The central exchequer is also likely to earn revenues worth Rs 4,400 crore (Rs 44 billion) in royalty, dividend and dividend distribution tax from the price revision. Outgoing petroleum minister Murli Deora said on Saturday that deregulating fuel prices and revising natural gas prices were the ministry's priority.

The gas price revision will also generate revenues worth Rs 1,196 crore or Rs 11.96 billion (from ONGC) and Rs 178 crore or Rs 1.78 billion (from OIL), respectively, for the state governments on account of royalty, sales tax and value added tax.

At 45 million metric standard cubic metres a day (mmscmd), APM gas currently accounts for over 34 per cent of the country's 130 mmscmd gas availability (which includes the latest production from Reliance Industries' K-G basin). However, the share of APM gas in total availability has been coming down gradually.

"Though the last gas price revision is due from 2005, it is not possible to revise it with retrospective effect, as the differential price would have to be recovered from a large number of consumers. Moreover, the fertiliser subsidy has already been paid and retrospective revision would mean additional subsidy burden for the government," said an official in the ministry of Petroleum and Natural Gas.

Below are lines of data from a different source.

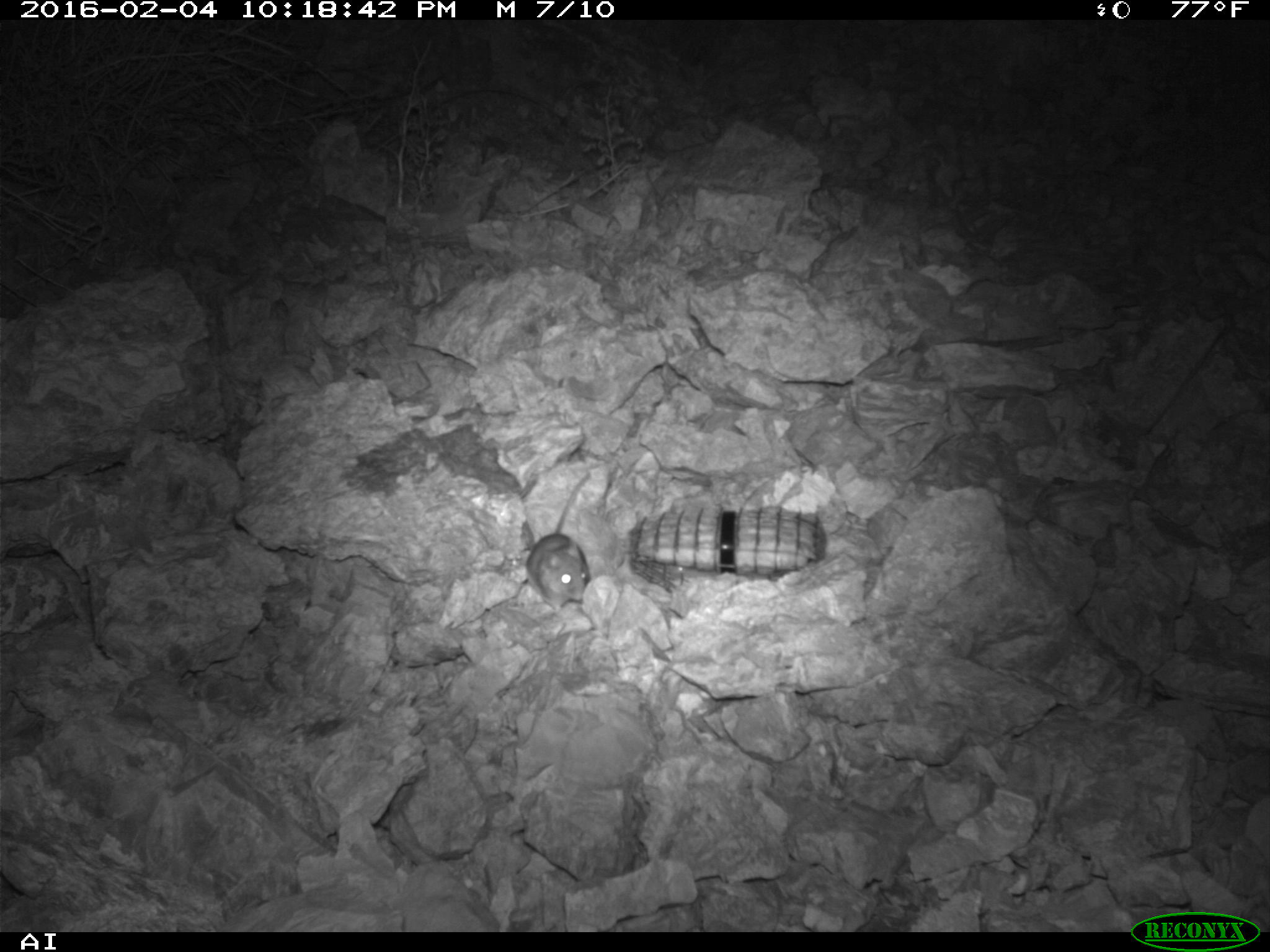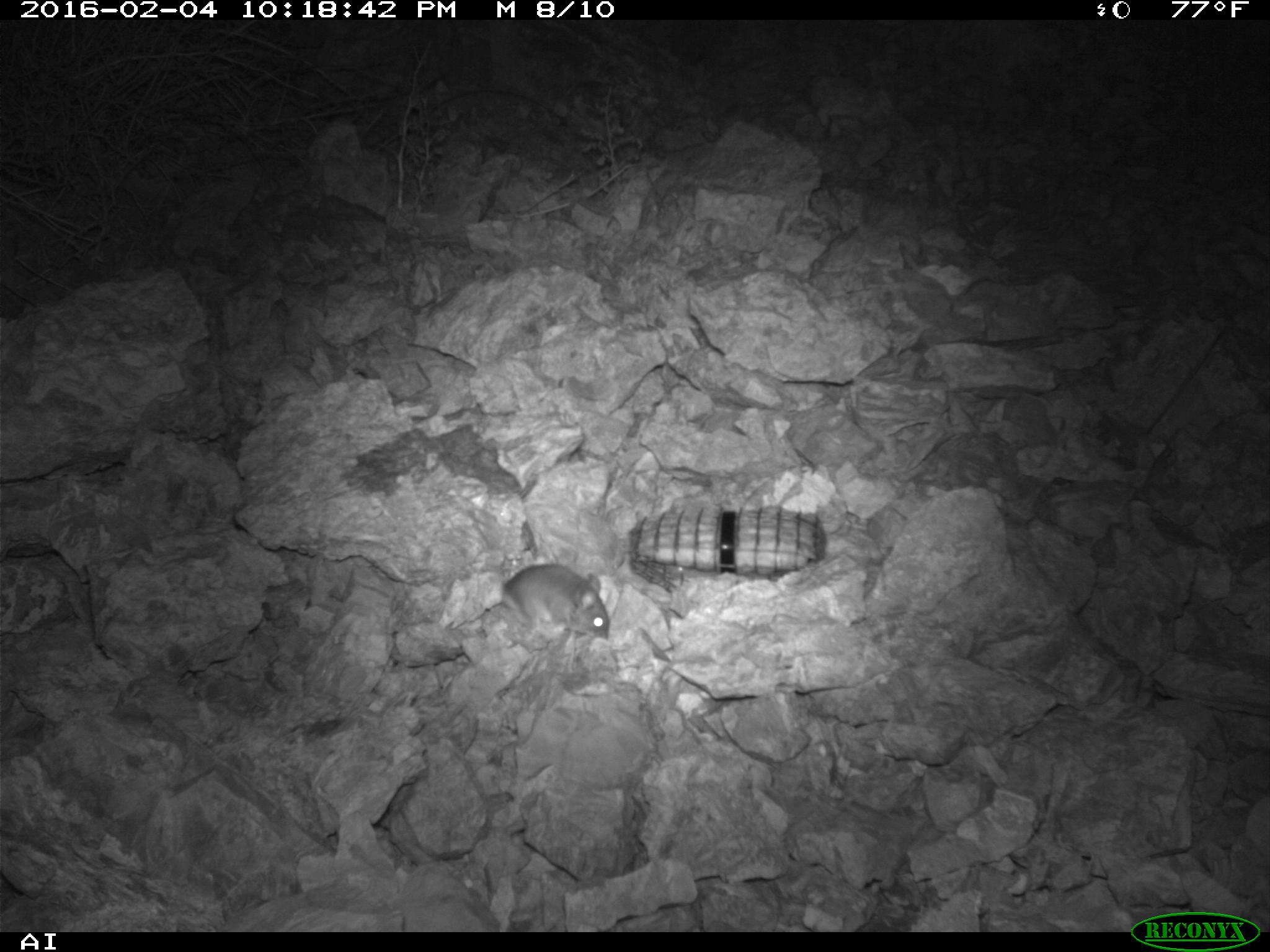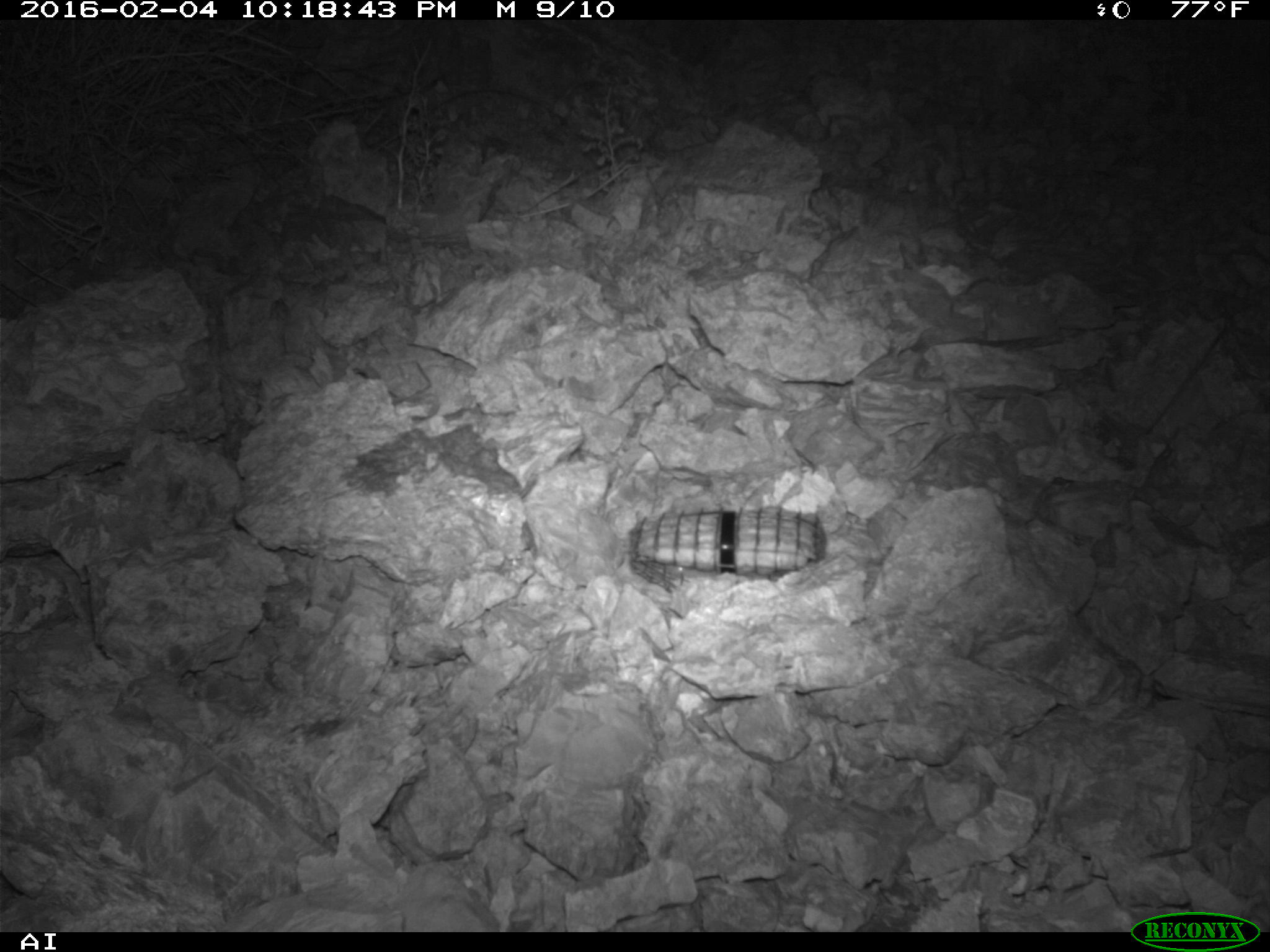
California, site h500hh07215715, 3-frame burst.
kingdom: Animalia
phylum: Chordata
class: Mammalia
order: Rodentia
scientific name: Rodentia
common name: rodent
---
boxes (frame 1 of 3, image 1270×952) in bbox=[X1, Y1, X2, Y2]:
rodent: bbox=[526, 473, 590, 607]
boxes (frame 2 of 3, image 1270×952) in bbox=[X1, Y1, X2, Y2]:
rodent: bbox=[502, 564, 611, 639]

All natural gas produced from existing fields in nominated blocks of ONGC and OIL is treated as APM gas. However, both ONGC and OIL are likely to get the freedom to sell any production from new fields in their nominated blocks at market price. This will make viable the huge investments incurred by the two companies in developing such fields.

Over a period, the government plans to link natural gas price to the market and completely do away with the APM. The purpose behind this would be to ensure greater investment in exploration and production activity in the sector.